C’est dans des chansons comme « Do Me A Favor » et « Meant To Be » que l’esthétique originale et minimaliste se manifeste le plus nettement, reprises inversées du blues de « Oh Well » ou « Black Dog » de Led Zeppelin, mais traversées par des rythmes inspirés du duo espagnol Las Grecas.

L’album fait beaucoup moins la part belle aux thèmes explicitement politiques que ne le faisaient les disques précédents. Toutefois il y a « No Pressure », sur une classe politique qui ne se sent pas obligée de prendre ses responsabilités si elle peut à la place trafiquer la réalité en un récit qui l’arrange. Et il y a « I’m The One Who Wants To Be With You », qui contourne la masculinité toxique à travers des interprétations adolescentes de ballade soft-rock.
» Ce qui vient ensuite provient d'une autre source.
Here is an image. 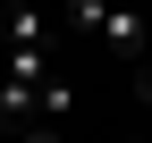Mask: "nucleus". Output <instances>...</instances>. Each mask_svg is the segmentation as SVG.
<instances>
[{"mask_svg":"<svg viewBox=\"0 0 152 143\" xmlns=\"http://www.w3.org/2000/svg\"><path fill=\"white\" fill-rule=\"evenodd\" d=\"M68 25H76V34H93L110 59H144V42H152V25H144V17L102 9V0H68Z\"/></svg>","mask_w":152,"mask_h":143,"instance_id":"obj_1","label":"nucleus"},{"mask_svg":"<svg viewBox=\"0 0 152 143\" xmlns=\"http://www.w3.org/2000/svg\"><path fill=\"white\" fill-rule=\"evenodd\" d=\"M0 34H9V51H51V17L42 9H0Z\"/></svg>","mask_w":152,"mask_h":143,"instance_id":"obj_2","label":"nucleus"},{"mask_svg":"<svg viewBox=\"0 0 152 143\" xmlns=\"http://www.w3.org/2000/svg\"><path fill=\"white\" fill-rule=\"evenodd\" d=\"M17 143H59V126H17Z\"/></svg>","mask_w":152,"mask_h":143,"instance_id":"obj_3","label":"nucleus"},{"mask_svg":"<svg viewBox=\"0 0 152 143\" xmlns=\"http://www.w3.org/2000/svg\"><path fill=\"white\" fill-rule=\"evenodd\" d=\"M135 101H144V110H152V59H144V76H135Z\"/></svg>","mask_w":152,"mask_h":143,"instance_id":"obj_4","label":"nucleus"}]
</instances>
Après les oraisons funèbres hypnotiques et aigres-douces que sont « Invisible Days » et « The Curtained Room », l’album se termine avec « You Get Better » sur une note d’optimisme inattendue. Bien qu’étant du pur Field Music, cette chanson est d’un optimisme ambigu : teintée d’espoir dans le fait de ne pas inviter à chercher une solution magique à un problème, mais plutôt de continuer à avancer dans l’espoir que les choses pourraient changer.

Avec Flat White Moon, Field Music relève le défi de figurer les émotions négatives d’une manière qui ne les atténue ni ne les obscurcit, mais qui peut nous élever. Il en résulte un disque généreux dans ses propositions musicales, à bien des égards le plus immédiatement gratifiant de Field Music à ce jour.